Problem requirements: Could you repeat the data word for word while skipping the pictures?
── Dataset
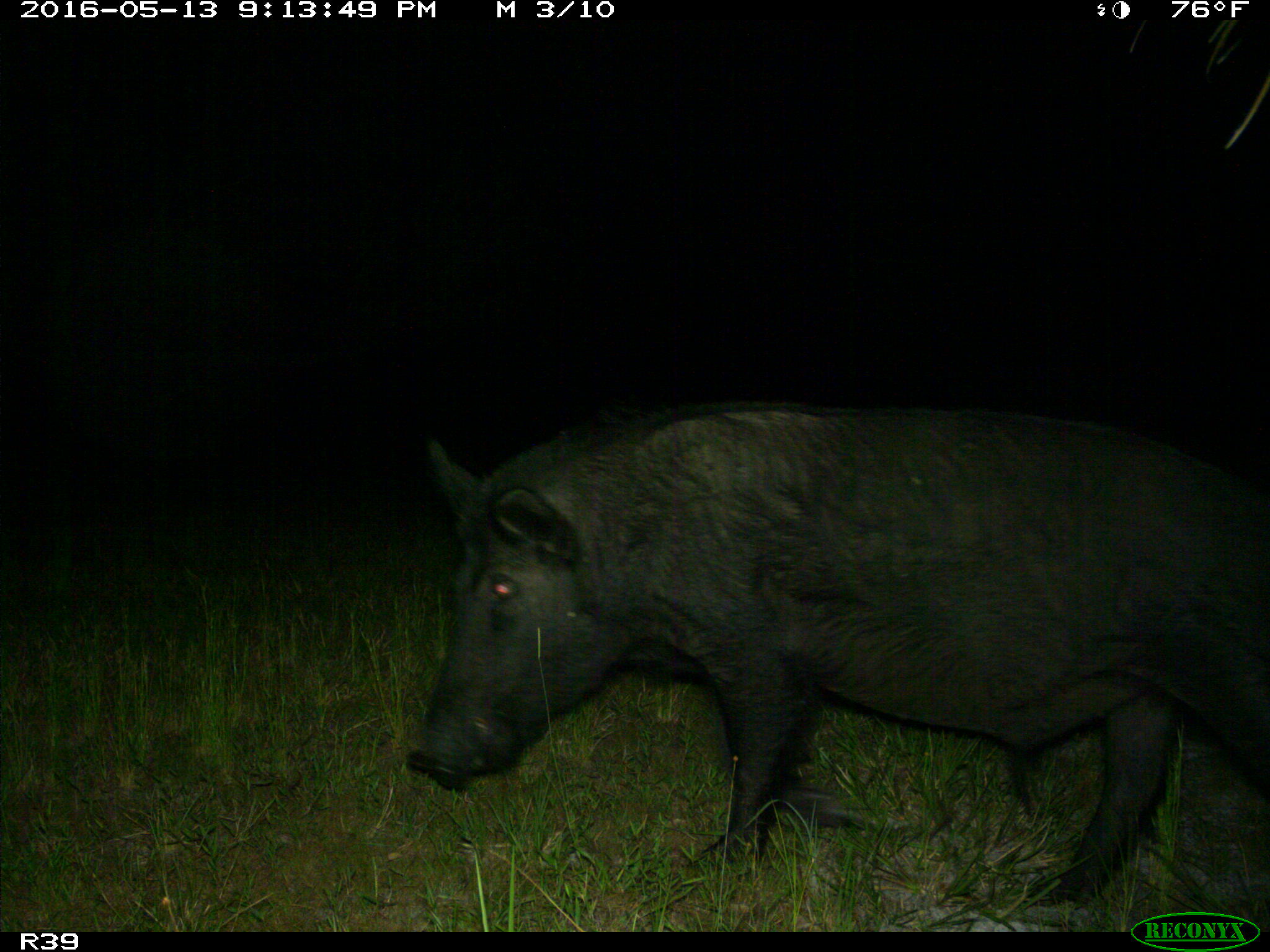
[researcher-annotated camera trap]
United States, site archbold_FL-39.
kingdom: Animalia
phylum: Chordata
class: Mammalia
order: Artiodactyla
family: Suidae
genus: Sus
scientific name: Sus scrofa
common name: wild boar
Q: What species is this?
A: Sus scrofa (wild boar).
────
Output:
[researcher-annotated camera trap]
United States, site archbold_FL-39.
kingdom: Animalia
phylum: Chordata
class: Mammalia
order: Artiodactyla
family: Suidae
genus: Sus
scientific name: Sus scrofa
common name: wild boar
Q: What species is this?
A: Sus scrofa (wild boar).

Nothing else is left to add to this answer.